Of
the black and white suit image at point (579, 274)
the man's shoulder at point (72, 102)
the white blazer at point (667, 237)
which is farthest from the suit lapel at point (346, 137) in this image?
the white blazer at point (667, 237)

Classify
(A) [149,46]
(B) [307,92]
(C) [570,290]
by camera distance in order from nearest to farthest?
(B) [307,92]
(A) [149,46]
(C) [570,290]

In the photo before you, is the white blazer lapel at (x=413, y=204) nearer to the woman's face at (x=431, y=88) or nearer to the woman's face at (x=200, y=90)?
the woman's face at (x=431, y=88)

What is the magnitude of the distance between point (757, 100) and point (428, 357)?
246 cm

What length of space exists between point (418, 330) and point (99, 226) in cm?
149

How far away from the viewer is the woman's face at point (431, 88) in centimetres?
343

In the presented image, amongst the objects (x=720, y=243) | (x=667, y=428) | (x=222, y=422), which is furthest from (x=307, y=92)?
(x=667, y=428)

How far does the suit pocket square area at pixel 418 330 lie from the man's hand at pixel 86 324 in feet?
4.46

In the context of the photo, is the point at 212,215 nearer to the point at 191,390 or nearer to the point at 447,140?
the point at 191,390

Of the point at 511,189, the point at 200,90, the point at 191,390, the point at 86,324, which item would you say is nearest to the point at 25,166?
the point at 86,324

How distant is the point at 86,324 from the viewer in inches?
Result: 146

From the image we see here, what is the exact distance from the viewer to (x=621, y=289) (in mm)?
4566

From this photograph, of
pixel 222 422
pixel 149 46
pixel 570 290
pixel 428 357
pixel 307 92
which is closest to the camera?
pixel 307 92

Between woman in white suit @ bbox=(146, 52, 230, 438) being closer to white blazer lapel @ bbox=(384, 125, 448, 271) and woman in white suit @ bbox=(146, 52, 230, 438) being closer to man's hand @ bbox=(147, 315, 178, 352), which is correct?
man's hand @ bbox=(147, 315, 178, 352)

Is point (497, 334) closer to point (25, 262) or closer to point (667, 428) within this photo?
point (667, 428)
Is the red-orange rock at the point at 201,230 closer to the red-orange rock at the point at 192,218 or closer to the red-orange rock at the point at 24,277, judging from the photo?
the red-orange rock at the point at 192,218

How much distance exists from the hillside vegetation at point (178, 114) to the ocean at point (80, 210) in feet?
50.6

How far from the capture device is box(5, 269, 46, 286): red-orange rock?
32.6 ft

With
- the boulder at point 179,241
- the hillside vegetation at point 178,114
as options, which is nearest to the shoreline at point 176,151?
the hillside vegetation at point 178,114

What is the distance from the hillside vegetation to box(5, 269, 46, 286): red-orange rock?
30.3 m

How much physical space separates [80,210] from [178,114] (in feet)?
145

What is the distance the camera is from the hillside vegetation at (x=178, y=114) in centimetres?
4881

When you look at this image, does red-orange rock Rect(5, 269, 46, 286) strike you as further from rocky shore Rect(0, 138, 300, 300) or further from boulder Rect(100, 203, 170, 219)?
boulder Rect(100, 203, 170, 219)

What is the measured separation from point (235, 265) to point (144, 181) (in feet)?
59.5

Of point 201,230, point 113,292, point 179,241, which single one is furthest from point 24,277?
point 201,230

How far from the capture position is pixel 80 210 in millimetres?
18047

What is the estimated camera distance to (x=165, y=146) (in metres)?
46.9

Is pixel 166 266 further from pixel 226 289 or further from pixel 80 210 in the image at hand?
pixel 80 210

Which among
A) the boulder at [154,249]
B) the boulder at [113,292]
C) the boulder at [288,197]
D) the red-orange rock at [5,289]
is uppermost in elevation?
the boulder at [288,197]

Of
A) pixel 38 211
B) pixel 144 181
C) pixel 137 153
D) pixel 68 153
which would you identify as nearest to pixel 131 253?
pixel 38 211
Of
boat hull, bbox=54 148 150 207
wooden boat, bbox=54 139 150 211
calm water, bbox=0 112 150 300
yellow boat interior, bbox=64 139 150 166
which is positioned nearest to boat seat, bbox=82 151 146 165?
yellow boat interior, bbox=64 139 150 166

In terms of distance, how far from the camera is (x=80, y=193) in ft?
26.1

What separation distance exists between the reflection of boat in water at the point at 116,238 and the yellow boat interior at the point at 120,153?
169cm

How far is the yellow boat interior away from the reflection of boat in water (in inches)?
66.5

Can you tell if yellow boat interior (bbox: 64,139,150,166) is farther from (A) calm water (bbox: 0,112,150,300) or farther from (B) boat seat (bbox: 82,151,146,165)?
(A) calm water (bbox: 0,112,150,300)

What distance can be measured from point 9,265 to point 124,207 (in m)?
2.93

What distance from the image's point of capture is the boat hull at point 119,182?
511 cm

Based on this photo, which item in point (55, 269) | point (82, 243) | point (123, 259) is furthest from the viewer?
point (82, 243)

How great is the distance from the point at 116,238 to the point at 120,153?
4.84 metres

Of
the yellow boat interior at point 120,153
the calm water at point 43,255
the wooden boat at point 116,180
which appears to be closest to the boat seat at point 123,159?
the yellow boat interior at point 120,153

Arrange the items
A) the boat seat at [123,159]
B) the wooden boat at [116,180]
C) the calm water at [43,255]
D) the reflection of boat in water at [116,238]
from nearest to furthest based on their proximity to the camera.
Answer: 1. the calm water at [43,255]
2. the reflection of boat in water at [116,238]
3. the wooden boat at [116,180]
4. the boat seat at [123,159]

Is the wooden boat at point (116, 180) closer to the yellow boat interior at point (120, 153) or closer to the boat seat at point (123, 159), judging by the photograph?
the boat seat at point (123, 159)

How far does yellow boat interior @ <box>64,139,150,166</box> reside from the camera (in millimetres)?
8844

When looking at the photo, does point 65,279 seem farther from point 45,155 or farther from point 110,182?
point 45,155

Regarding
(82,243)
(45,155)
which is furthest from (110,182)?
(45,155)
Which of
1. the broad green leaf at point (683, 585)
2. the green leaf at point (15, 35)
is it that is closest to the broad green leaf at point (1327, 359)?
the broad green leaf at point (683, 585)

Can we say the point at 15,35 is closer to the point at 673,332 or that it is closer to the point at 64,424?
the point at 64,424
++++++++
DO THIS → Copy every one of the records above word for word, without changing anything.

TASK OUTPUT →
Of
the black and white suit image at point (579, 274)
the man's shoulder at point (72, 102)
the white blazer at point (667, 237)
which is farthest from the suit lapel at point (346, 137) in this image?
the white blazer at point (667, 237)

Classify
(A) [149,46]
(B) [307,92]
(C) [570,290]
by camera distance in order from nearest to farthest?
(B) [307,92]
(A) [149,46]
(C) [570,290]

In the photo before you, is the white blazer lapel at (x=413, y=204) nearer to the woman's face at (x=431, y=88) or nearer to the woman's face at (x=200, y=90)?
the woman's face at (x=431, y=88)

What is the magnitude of the distance between point (757, 100) and point (428, 357)?
246 cm

What length of space exists between point (418, 330) and point (99, 226) in cm?
149

How far away from the viewer is the woman's face at point (431, 88) in centimetres?
343

In the presented image, amongst the objects (x=720, y=243) | (x=667, y=428) | (x=222, y=422), which is furthest from (x=307, y=92)?
(x=667, y=428)

How far does the suit pocket square area at pixel 418 330 lie from the man's hand at pixel 86 324 in feet?
4.46

In the context of the photo, is the point at 212,215 nearer to the point at 191,390 or nearer to the point at 447,140?
the point at 191,390

Of the point at 511,189, the point at 200,90, the point at 191,390, the point at 86,324, which item would you say is nearest to the point at 25,166?
the point at 86,324

How distant is the point at 86,324 from the viewer in inches?
Result: 146

From the image we see here, what is the exact distance from the viewer to (x=621, y=289) (in mm)?
4566

From this photograph, of
pixel 222 422
pixel 149 46
pixel 570 290
pixel 428 357
pixel 307 92
which is closest to the camera?
pixel 307 92

Between woman in white suit @ bbox=(146, 52, 230, 438) being closer to white blazer lapel @ bbox=(384, 125, 448, 271) and woman in white suit @ bbox=(146, 52, 230, 438) being closer to man's hand @ bbox=(147, 315, 178, 352), which is correct?
man's hand @ bbox=(147, 315, 178, 352)

Is point (497, 334) closer to point (25, 262) or closer to point (667, 428) within this photo?
point (667, 428)
Is the red-orange rock at the point at 201,230 closer to the red-orange rock at the point at 192,218 or closer to the red-orange rock at the point at 24,277, judging from the photo?
the red-orange rock at the point at 192,218

How much distance exists from the hillside vegetation at point (178, 114) to the ocean at point (80, 210) in feet?
50.6

How far from the capture device is box(5, 269, 46, 286): red-orange rock?
32.6 ft

With
- the boulder at point 179,241
- the hillside vegetation at point 178,114
as options, which is nearest to the shoreline at point 176,151?
the hillside vegetation at point 178,114

What is the distance from the hillside vegetation to box(5, 269, 46, 286): red-orange rock?
30.3 m

How much physical space separates [80,210] from [178,114] (in feet)?
145

What is the distance the camera is from the hillside vegetation at (x=178, y=114) in centimetres?
4881

When you look at this image, does red-orange rock Rect(5, 269, 46, 286) strike you as further from rocky shore Rect(0, 138, 300, 300) or further from boulder Rect(100, 203, 170, 219)?
boulder Rect(100, 203, 170, 219)

What is the measured separation from point (235, 265) to point (144, 181) (in feet)?
59.5

Of point 201,230, point 113,292, point 179,241, which single one is furthest from point 24,277?
point 201,230

How far from the capture position is pixel 80 210 in millimetres?
18047

What is the estimated camera distance to (x=165, y=146) (in metres)?
46.9

Is pixel 166 266 further from pixel 226 289 or further from pixel 80 210 in the image at hand?
pixel 80 210

Which among
A) the boulder at [154,249]
B) the boulder at [113,292]
C) the boulder at [288,197]
D) the red-orange rock at [5,289]
is uppermost in elevation?
the boulder at [288,197]

Of
A) pixel 38 211
B) pixel 144 181
C) pixel 137 153
D) pixel 68 153
which would you identify as nearest to pixel 131 253?
pixel 38 211
Of
boat hull, bbox=54 148 150 207
wooden boat, bbox=54 139 150 211
calm water, bbox=0 112 150 300
yellow boat interior, bbox=64 139 150 166
which is positioned nearest to boat seat, bbox=82 151 146 165?
yellow boat interior, bbox=64 139 150 166

In terms of distance, how far from the camera is (x=80, y=193) in ft?
26.1

What separation distance exists between the reflection of boat in water at the point at 116,238 and the yellow boat interior at the point at 120,153?
169cm

How far is the yellow boat interior away from the reflection of boat in water (in inches)?
66.5

Can you tell if yellow boat interior (bbox: 64,139,150,166) is farther from (A) calm water (bbox: 0,112,150,300) or farther from (B) boat seat (bbox: 82,151,146,165)?
(A) calm water (bbox: 0,112,150,300)

What distance can be measured from point 9,265 to point 124,207 (in m)?
2.93

What distance from the image's point of capture is the boat hull at point 119,182?
511 cm

Based on this photo, which item in point (55, 269) | point (82, 243) | point (123, 259) is furthest from the viewer?
point (82, 243)

How great is the distance from the point at 116,238 to the point at 120,153?
4.84 metres

Of
the yellow boat interior at point 120,153
the calm water at point 43,255
the wooden boat at point 116,180
which appears to be closest to the boat seat at point 123,159?
the yellow boat interior at point 120,153

Arrange the items
A) the boat seat at [123,159]
B) the wooden boat at [116,180]
C) the calm water at [43,255]
D) the reflection of boat in water at [116,238]
from nearest to furthest based on their proximity to the camera.
Answer: 1. the calm water at [43,255]
2. the reflection of boat in water at [116,238]
3. the wooden boat at [116,180]
4. the boat seat at [123,159]

Is the wooden boat at point (116, 180) closer to the yellow boat interior at point (120, 153) or closer to the boat seat at point (123, 159), judging by the photograph?
the boat seat at point (123, 159)

How far does yellow boat interior @ <box>64,139,150,166</box> reside from the camera (in millimetres)?
8844

When looking at the photo, does point 65,279 seem farther from point 45,155 or farther from point 110,182?
point 45,155

Regarding
(82,243)
(45,155)
which is furthest from (110,182)?
(45,155)
Which of
1. the broad green leaf at point (683, 585)
2. the green leaf at point (15, 35)
is it that is closest to the broad green leaf at point (1327, 359)?
the broad green leaf at point (683, 585)

Can we say the point at 15,35 is closer to the point at 673,332 or that it is closer to the point at 64,424?
the point at 64,424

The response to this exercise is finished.